Robert Woodward Barnwell (1801-1882)
Robert Woodward Barnwell (1801-1882) was an American planter, lawyer, and educator from South Carolina who served as a Senator in both the United States Senate and that of the Confederate States of America.
He was born in Beaufort, South Carolina on August 10, 1801 into a prosperous and influential family. His father Robert Barnwell had served in the Continental Congress and the U.S. Congress. This Barnwell began his advanced education at Beaufort College, then graduated from Harvard. He returned home to manage the family plantation.
Robert Woodward's political career began in 1826 when he served in the South Carolina state House of Representatives for Beaufort County. He held that office until 1828, when he was elected to the U.S. Congress.
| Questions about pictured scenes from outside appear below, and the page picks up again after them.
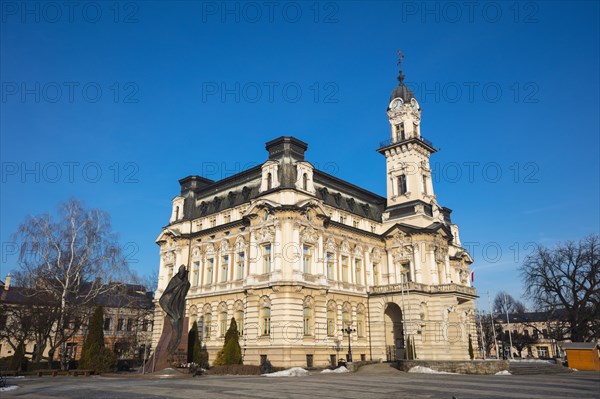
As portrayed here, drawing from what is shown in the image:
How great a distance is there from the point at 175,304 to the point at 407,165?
101 feet

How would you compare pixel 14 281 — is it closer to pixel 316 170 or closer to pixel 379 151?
pixel 316 170

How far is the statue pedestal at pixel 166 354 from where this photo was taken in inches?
1116

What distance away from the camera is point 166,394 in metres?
16.6

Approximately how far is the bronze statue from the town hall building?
28.8 feet

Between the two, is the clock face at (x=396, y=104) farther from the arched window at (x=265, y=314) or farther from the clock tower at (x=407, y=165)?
the arched window at (x=265, y=314)

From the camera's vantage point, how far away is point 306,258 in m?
39.3

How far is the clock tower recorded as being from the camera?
158 ft

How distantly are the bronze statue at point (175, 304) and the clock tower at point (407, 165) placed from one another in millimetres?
25940

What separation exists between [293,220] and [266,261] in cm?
445

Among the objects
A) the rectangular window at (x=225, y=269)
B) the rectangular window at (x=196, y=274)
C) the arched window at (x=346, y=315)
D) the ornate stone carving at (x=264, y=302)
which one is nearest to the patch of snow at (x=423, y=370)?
the arched window at (x=346, y=315)

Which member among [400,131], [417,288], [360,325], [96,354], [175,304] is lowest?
[96,354]

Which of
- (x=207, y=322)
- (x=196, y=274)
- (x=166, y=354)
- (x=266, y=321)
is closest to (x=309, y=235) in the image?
(x=266, y=321)

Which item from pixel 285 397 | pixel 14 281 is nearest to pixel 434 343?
pixel 285 397

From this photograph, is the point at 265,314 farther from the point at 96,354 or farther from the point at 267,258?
the point at 96,354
He served as a congressman from 1829 until 1833. (He declined to run again in 1832.) From 1833 to 1841 he was head of the South Carolina College, now known as the University of South Carolina, in Columbia.
Barnwell was appointed to the United States Senate in after the death of Franklin Elmore on May 29, 1850. He served only from June until December, when after a special election Robert Barnwell Rhett replaced him. During this time period the tenuous balance between the northern and southern Senators required such short term appointments. His one distinction in the Senate involved the admission of California as a state. He opposed statehood in vain, but then had the good grace to introduce and present the credentials for one of her new senators, John C. Fremont.
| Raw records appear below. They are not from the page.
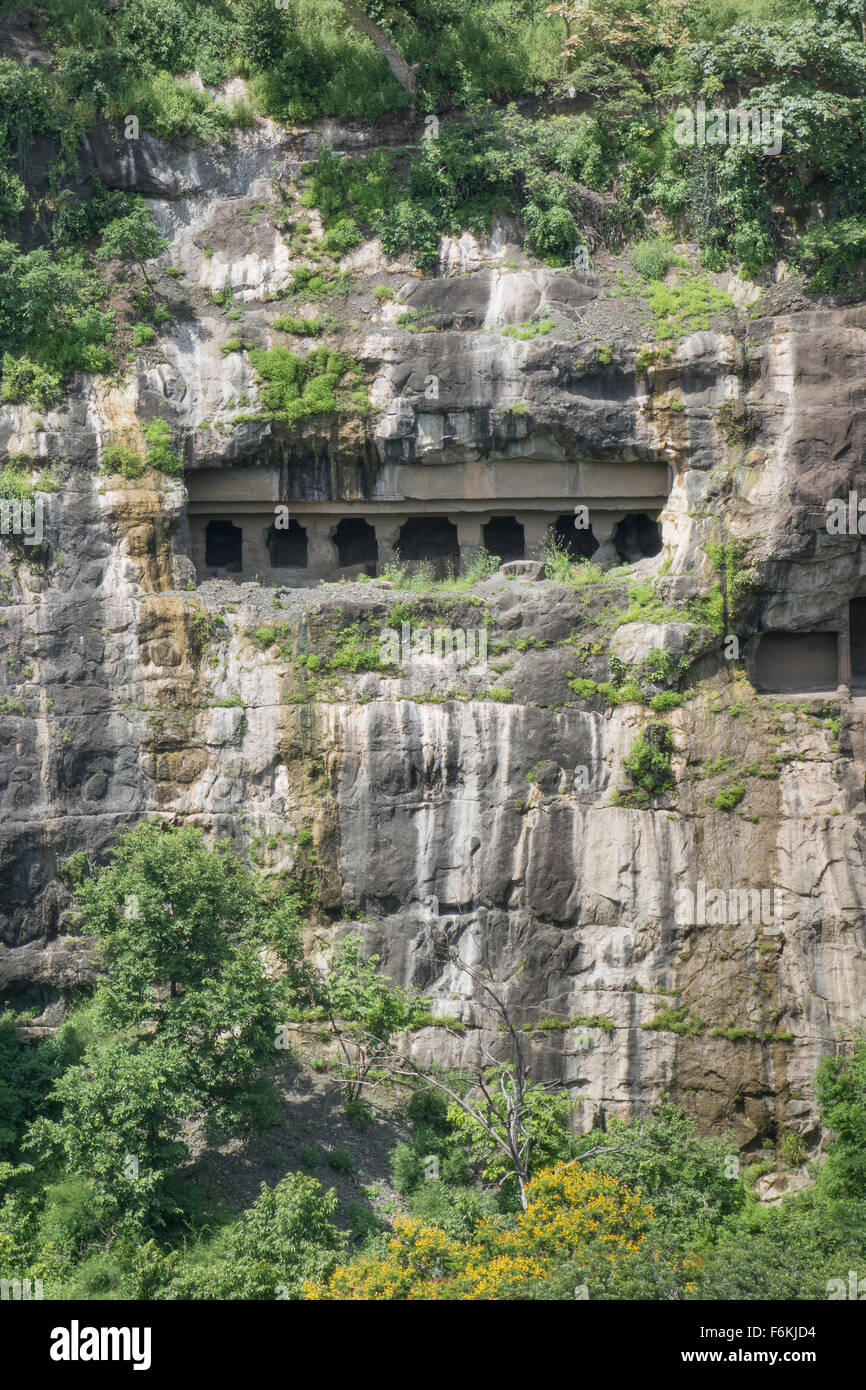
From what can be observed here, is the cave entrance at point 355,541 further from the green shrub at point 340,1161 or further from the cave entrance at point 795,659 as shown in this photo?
the green shrub at point 340,1161

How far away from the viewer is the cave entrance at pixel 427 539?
92.7ft

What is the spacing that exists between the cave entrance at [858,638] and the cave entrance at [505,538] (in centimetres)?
578

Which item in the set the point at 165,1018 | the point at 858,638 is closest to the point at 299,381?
the point at 858,638

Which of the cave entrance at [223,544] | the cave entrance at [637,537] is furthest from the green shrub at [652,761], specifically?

In 1861 Barnwell was a delegate to the Confederate States of America Provisional Congress held in Montgomery, Alabama. At the congress' first meeting on February 4, 1861, William P. Chilton moved that Barnwell be appointed to preside temporarily over the Congress until its permanent organization. The Congress approved that proposal, but later that day, Barnwell handed the presidency over to Howell Cobb, who was elected president. In that Congress, he cast the vote (February 9, 1861) that ensured the election of Jefferson Davis as the Confederate President, and signed the Confederate Constitution. He represented South Carolina in the Confederate Senate from 1861 until 1865.
After the Civil War, he returned to Columbia and the University as an instructor. He as the chairman of the faculty at the South Carolina College from 1866 until 1873 when he retired. He died in Columbia on November 5, 1882 but was buried in St. Helena's Churchyard back in Beaufort.